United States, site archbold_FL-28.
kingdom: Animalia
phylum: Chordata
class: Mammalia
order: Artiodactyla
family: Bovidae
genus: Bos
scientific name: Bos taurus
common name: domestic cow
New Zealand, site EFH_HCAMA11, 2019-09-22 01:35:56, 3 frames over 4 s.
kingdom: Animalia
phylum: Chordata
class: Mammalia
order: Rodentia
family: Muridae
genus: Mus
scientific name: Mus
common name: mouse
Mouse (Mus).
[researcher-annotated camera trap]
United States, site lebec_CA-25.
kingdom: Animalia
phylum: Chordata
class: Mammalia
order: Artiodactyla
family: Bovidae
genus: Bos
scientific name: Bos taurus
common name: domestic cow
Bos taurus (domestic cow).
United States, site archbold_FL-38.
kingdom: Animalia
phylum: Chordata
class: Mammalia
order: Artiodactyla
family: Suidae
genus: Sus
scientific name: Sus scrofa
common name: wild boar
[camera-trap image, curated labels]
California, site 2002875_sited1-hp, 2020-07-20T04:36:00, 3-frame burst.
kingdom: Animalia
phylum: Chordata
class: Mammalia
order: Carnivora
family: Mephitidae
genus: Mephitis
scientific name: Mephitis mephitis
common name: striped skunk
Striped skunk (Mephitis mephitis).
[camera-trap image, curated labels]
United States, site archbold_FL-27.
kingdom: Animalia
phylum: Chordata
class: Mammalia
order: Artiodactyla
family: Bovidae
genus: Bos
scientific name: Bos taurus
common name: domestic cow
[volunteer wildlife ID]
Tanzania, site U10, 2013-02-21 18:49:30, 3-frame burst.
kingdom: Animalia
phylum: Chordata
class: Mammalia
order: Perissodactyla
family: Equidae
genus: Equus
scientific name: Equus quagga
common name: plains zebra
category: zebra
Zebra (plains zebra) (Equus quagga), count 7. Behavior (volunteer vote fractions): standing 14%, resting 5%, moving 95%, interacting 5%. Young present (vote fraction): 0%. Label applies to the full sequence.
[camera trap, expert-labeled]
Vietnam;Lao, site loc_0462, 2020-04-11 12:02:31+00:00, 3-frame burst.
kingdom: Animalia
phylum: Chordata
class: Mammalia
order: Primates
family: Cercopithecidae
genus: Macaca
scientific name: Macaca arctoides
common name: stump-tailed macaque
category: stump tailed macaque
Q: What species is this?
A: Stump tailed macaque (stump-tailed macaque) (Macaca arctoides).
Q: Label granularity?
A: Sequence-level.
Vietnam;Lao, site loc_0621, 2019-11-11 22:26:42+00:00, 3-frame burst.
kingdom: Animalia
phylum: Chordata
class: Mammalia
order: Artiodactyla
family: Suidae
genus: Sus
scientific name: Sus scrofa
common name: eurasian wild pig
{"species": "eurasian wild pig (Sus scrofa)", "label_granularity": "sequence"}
---------------
→ Exercise goal
Everything in the data above should be set down again precisely.

→ Exercise solution
United States, site archbold_FL-28.
kingdom: Animalia
phylum: Chordata
class: Mammalia
order: Artiodactyla
family: Bovidae
genus: Bos
scientific name: Bos taurus
common name: domestic cow
New Zealand, site EFH_HCAMA11, 2019-09-22 01:35:56, 3 frames over 4 s.
kingdom: Animalia
phylum: Chordata
class: Mammalia
order: Rodentia
family: Muridae
genus: Mus
scientific name: Mus
common name: mouse
Mouse (Mus).
[researcher-annotated camera trap]
United States, site lebec_CA-25.
kingdom: Animalia
phylum: Chordata
class: Mammalia
order: Artiodactyla
family: Bovidae
genus: Bos
scientific name: Bos taurus
common name: domestic cow
Bos taurus (domestic cow).
United States, site archbold_FL-38.
kingdom: Animalia
phylum: Chordata
class: Mammalia
order: Artiodactyla
family: Suidae
genus: Sus
scientific name: Sus scrofa
common name: wild boar
[camera-trap image, curated labels]
California, site 2002875_sited1-hp, 2020-07-20T04:36:00, 3-frame burst.
kingdom: Animalia
phylum: Chordata
class: Mammalia
order: Carnivora
family: Mephitidae
genus: Mephitis
scientific name: Mephitis mephitis
common name: striped skunk
Striped skunk (Mephitis mephitis).
[camera-trap image, curated labels]
United States, site archbold_FL-27.
kingdom: Animalia
phylum: Chordata
class: Mammalia
order: Artiodactyla
family: Bovidae
genus: Bos
scientific name: Bos taurus
common name: domestic cow
[volunteer wildlife ID]
Tanzania, site U10, 2013-02-21 18:49:30, 3-frame burst.
kingdom: Animalia
phylum: Chordata
class: Mammalia
order: Perissodactyla
family: Equidae
genus: Equus
scientific name: Equus quagga
common name: plains zebra
category: zebra
Zebra (plains zebra) (Equus quagga), count 7. Behavior (volunteer vote fractions): standing 14%, resting 5%, moving 95%, interacting 5%. Young present (vote fraction): 0%. Label applies to the full sequence.
[camera trap, expert-labeled]
Vietnam;Lao, site loc_0462, 2020-04-11 12:02:31+00:00, 3-frame burst.
kingdom: Animalia
phylum: Chordata
class: Mammalia
order: Primates
family: Cercopithecidae
genus: Macaca
scientific name: Macaca arctoides
common name: stump-tailed macaque
category: stump tailed macaque
Q: What species is this?
A: Stump tailed macaque (stump-tailed macaque) (Macaca arctoides).
Q: Label granularity?
A: Sequence-level.
Vietnam;Lao, site loc_0621, 2019-11-11 22:26:42+00:00, 3-frame burst.
kingdom: Animalia
phylum: Chordata
class: Mammalia
order: Artiodactyla
family: Suidae
genus: Sus
scientific name: Sus scrofa
common name: eurasian wild pig
{"species": "eurasian wild pig (Sus scrofa)", "label_granularity": "sequence"}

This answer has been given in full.